** BEGIN Extracted records **
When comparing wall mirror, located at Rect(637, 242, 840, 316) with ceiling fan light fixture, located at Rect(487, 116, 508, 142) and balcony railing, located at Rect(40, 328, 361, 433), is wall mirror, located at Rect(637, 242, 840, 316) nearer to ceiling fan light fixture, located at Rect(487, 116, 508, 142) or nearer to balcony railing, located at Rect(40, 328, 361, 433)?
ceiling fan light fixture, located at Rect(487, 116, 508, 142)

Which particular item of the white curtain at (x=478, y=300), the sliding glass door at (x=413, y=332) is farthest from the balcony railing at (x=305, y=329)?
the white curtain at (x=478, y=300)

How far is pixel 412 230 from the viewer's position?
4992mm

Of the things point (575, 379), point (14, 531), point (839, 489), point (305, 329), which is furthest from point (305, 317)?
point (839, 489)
** END Extracted records **
** BEGIN Extracted records **
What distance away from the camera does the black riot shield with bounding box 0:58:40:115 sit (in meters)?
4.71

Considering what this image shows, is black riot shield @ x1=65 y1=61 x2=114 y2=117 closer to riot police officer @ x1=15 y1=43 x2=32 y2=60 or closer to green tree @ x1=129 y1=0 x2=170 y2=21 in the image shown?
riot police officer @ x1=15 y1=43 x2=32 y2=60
** END Extracted records **
** BEGIN Extracted records **
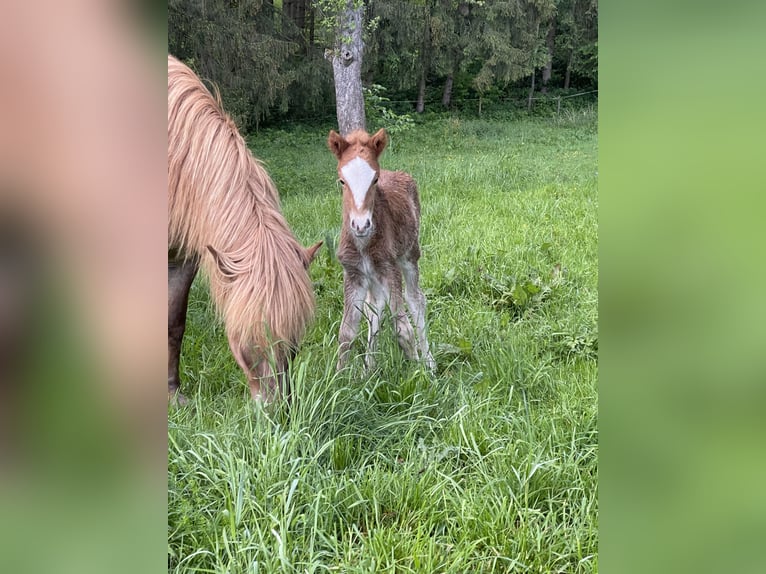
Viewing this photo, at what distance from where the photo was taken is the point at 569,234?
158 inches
** END Extracted records **
Task details:
From the records above, please pick out every line that contains the word "distance" and copy each one. Case counts.

Task response:
What distance away from the camera does the black riot shield with bounding box 0:58:40:115 sit (in meters)?
Viewing this photo, at what distance from where the photo was taken is the point at 569,234?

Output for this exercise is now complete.